Everything but the Kitchen Sink
Most important is that we took a trailer with us. We packed everything including the kitchen sink.
The first five days were done with a trailer. At the “Doodsakker” in Angola we finally realized the burden of the fourth “vehicle”. That expedition, Gansbaai to Gabon, was the last one where we towed a trailer. Towing a trailer allows you to take a lot of unnecessary items.
The value of a Proper Suspension Kit
We did however, add other accessories. Slowly but surely we came to realize the value of a proper suspension kit. Also on the Gansbaai to Gabon journey we ran into trouble with another “Australian” offroad suspension kit. Arriving in Dolisie in Congo Brazzaville we lost the entire pack of blade springs on one of our vehicles.
In this dusty little town we had to build a new pack for the Nissan Patrol. This was the assembly of all we could find on the scrap yard.
Yet it worked. (I believe the vehicle was sold with “Dolisie pack”, the new owner was not aware of the unique set of blade springs he has on his Nissan!). The following year we were happy to travel with Toyota Land Cruisers from Casablanca to the Cape. Once more we fitted another “Australian” offroad suspension kit. This time our problems proved to be much bigger than the breakdown of one set. This time we lost six sets in total.
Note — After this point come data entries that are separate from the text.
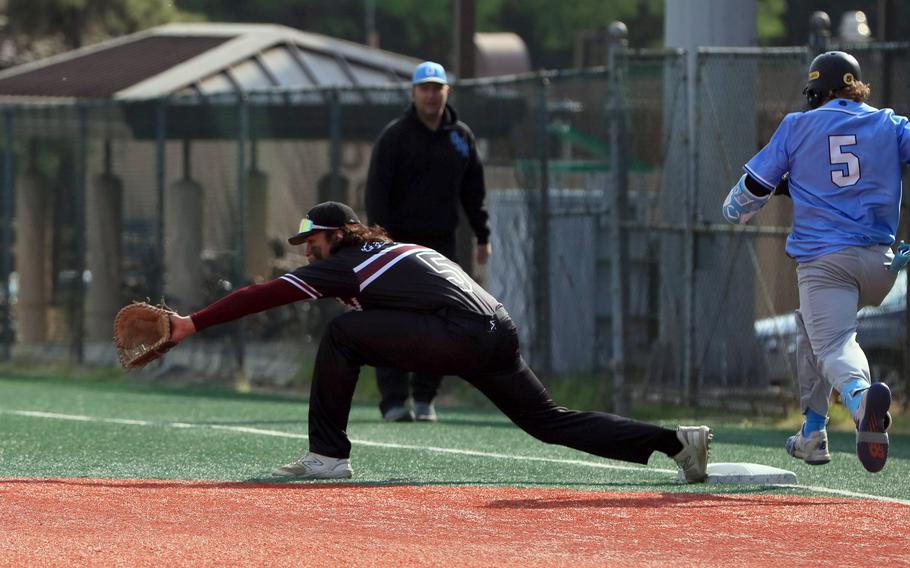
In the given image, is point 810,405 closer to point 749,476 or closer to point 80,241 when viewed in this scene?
point 749,476

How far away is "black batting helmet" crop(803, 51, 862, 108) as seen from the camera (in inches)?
288

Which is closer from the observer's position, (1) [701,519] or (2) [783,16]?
(1) [701,519]

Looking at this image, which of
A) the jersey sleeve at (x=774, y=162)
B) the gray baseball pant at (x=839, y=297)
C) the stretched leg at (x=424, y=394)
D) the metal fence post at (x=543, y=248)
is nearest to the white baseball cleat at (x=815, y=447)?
the gray baseball pant at (x=839, y=297)

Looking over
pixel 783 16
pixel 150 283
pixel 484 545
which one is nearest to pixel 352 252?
pixel 484 545

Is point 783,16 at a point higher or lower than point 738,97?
higher

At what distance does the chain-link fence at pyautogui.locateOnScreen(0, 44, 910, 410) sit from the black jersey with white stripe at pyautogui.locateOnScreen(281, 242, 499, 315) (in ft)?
14.2

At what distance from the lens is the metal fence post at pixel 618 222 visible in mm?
11422

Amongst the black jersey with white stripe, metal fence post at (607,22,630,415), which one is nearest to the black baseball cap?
the black jersey with white stripe

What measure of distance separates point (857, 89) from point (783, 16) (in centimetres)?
5327

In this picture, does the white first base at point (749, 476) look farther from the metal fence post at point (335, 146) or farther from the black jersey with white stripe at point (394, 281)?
the metal fence post at point (335, 146)

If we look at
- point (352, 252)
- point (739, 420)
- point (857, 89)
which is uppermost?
point (857, 89)

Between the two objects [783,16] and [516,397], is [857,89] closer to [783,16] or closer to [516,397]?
[516,397]

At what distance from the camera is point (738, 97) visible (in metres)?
12.5

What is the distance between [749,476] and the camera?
7.38 m
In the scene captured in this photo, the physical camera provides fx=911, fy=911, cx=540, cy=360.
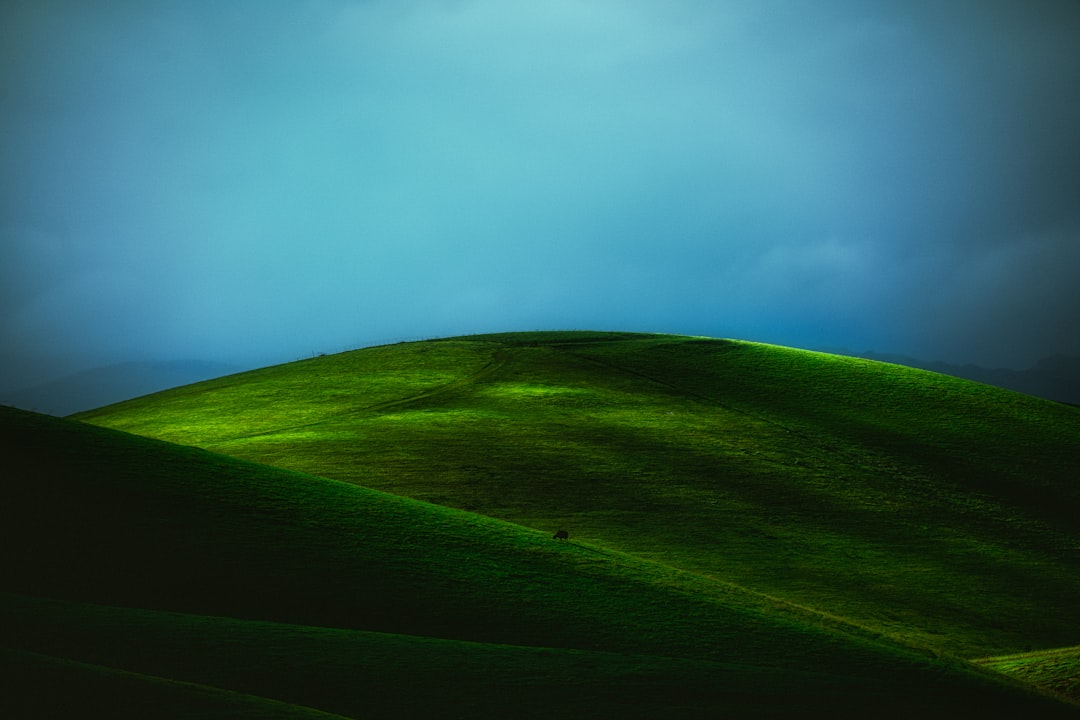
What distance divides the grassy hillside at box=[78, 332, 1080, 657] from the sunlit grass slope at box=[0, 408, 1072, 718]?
415cm

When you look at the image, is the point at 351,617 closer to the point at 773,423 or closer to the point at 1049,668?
the point at 1049,668

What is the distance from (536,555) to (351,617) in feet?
20.8

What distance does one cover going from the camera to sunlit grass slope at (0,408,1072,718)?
12.5 meters

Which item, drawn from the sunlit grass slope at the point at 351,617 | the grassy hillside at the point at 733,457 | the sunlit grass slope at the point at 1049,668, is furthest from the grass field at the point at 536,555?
the sunlit grass slope at the point at 1049,668

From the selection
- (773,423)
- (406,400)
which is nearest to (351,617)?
(406,400)

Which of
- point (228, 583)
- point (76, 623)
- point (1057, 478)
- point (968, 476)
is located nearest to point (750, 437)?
point (968, 476)

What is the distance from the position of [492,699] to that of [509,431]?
27.5m

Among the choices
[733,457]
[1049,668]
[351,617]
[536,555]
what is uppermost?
[733,457]

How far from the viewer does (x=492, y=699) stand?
42.3ft

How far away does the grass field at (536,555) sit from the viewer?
13391 mm

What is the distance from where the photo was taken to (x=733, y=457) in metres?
39.4

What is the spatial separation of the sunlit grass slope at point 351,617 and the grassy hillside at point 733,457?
4.15 meters

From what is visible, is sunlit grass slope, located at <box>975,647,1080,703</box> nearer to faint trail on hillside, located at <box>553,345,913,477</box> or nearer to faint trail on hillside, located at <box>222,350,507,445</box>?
faint trail on hillside, located at <box>553,345,913,477</box>

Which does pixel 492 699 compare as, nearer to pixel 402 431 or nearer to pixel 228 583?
pixel 228 583
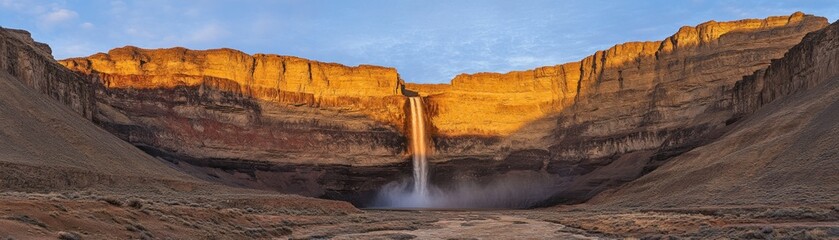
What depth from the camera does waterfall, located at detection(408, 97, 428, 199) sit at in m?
79.1

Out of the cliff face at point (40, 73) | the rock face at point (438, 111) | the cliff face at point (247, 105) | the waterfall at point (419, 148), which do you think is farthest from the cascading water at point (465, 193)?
the cliff face at point (40, 73)

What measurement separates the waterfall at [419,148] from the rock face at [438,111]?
156cm

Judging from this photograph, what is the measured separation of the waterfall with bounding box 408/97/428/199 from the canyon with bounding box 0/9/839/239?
0.26 meters

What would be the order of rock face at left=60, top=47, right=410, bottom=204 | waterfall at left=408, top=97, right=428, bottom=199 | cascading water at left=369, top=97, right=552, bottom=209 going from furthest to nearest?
waterfall at left=408, top=97, right=428, bottom=199
cascading water at left=369, top=97, right=552, bottom=209
rock face at left=60, top=47, right=410, bottom=204

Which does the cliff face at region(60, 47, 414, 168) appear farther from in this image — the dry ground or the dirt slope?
the dry ground

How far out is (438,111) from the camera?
89188 millimetres

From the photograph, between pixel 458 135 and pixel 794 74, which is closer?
pixel 794 74

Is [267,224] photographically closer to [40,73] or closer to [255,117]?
[40,73]

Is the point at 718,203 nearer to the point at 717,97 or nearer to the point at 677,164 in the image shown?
the point at 677,164

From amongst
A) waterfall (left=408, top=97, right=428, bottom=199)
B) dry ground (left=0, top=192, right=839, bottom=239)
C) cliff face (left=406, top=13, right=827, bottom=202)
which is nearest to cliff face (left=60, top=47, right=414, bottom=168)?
waterfall (left=408, top=97, right=428, bottom=199)

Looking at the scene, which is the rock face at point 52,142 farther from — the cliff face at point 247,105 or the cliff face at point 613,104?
the cliff face at point 613,104

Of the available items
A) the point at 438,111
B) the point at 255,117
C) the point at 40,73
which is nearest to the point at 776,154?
the point at 438,111

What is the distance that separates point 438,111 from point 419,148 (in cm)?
791

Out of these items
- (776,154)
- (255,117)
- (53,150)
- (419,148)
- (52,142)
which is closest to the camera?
(53,150)
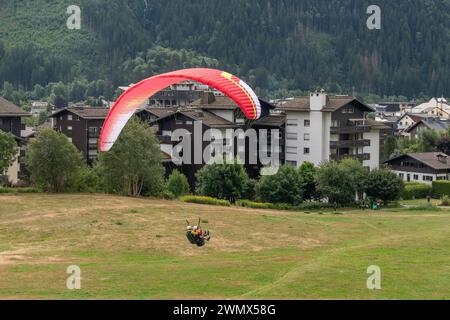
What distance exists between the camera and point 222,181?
64.4 meters

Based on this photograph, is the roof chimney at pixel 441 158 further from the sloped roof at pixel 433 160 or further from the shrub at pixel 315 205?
the shrub at pixel 315 205

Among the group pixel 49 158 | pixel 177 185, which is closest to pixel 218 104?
pixel 177 185

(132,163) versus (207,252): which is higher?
(132,163)

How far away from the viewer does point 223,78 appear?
36531 mm

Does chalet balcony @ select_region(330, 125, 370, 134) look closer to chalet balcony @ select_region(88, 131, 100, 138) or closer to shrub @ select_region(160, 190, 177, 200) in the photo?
chalet balcony @ select_region(88, 131, 100, 138)

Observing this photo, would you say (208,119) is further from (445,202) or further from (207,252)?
(207,252)

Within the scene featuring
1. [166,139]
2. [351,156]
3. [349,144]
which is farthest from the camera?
[351,156]

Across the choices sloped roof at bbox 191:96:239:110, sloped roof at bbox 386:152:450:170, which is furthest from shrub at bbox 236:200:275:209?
sloped roof at bbox 386:152:450:170

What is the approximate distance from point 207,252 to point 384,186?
1164 inches

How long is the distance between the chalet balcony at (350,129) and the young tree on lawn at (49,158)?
3067 centimetres

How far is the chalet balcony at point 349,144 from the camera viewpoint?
80.6 meters

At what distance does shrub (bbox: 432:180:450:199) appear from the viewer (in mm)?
75562
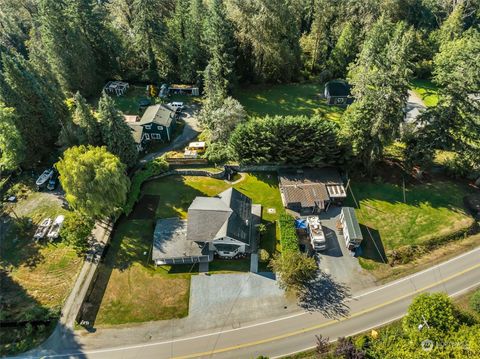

First problems started in Dakar. The representative who fitted the suspension was with us. He blamed Francois for driving too fast over a speed hump in the Senegalese capital, causing the springs to break. Fortunately the main blade was still intact, so we continued after assembling a set with what we could find in Dakar.
But our representative from the another “Australian” offroad suspension kit was wrong. The springs kept on breaking. By the time we reached Matadi in the DRC we had to build two more sets. On our way to Luanda another one gave way. I had to buy a new pack in the Angolan capital for $400. We had to work through the night to have them fitted so that we could make to the border within the limited time allowed with a transit visa.
Just before the Namibian border disaster struck. Not only did my set of leaf springs snap, the main blade was gone as well. We had to make a plan.
It was late afternoon when we struggled into Ruacana, the Cruiser seriously limping with the right rear held in place with a splint manufactured with the long arm of the high lift jack.
This too, was not the end of it. We had to replace two more sets whilst driving mostly on tar in Pretoria.
On making enquiries about the reason for these break downs we came to realize that these blade springs were never properly tested. The apparent reason was not that there was something wrong with the quality of steel, but that the bottom blade was too long, preventing the springs from doing what they were designed to do. Blade springs are designed to bend. If you prevent or limit them from bending they will break, and so they did.
Old Man Emu – the End of Our Suspension Problems
When we planned our next trip, from Agulhas to Alexandria, we changed suppliers. We went to the tried and tested. Ever since then we have fitted Old Man Emu. This was the end of our suspension problems.
Old Man Emu (“OME”) and ARB are tried and tested products. The ARB bull bar is the only bull bar on the market that is genuinely air bag tested. This does not mean that having fitted a different bull bar to your vehicle that the air bags will not deploy during an accident. It will deploy, but this may be a fraction too soon or too late. If a bull bar is air bag compatible, it needs to have been tested. The OME leaf springs are engineered to provide optimum ride performance irrespective of the operating conditions in which they operate. They are also draw tapered and diamond cut leaves to ensure that the load is progressively distributed over a larger surface area, reducing the high stresses that develop at leaf ends, thereby increasing ride comfort and longevity.
Next time you have after-market accessories fitted to your 4×4, make sure where it is genuinely manufactured and how it is tested. Just because it says Australia doesn’t actually mean it is manufactured there and it is to the standard set by the Australian Driving Authority.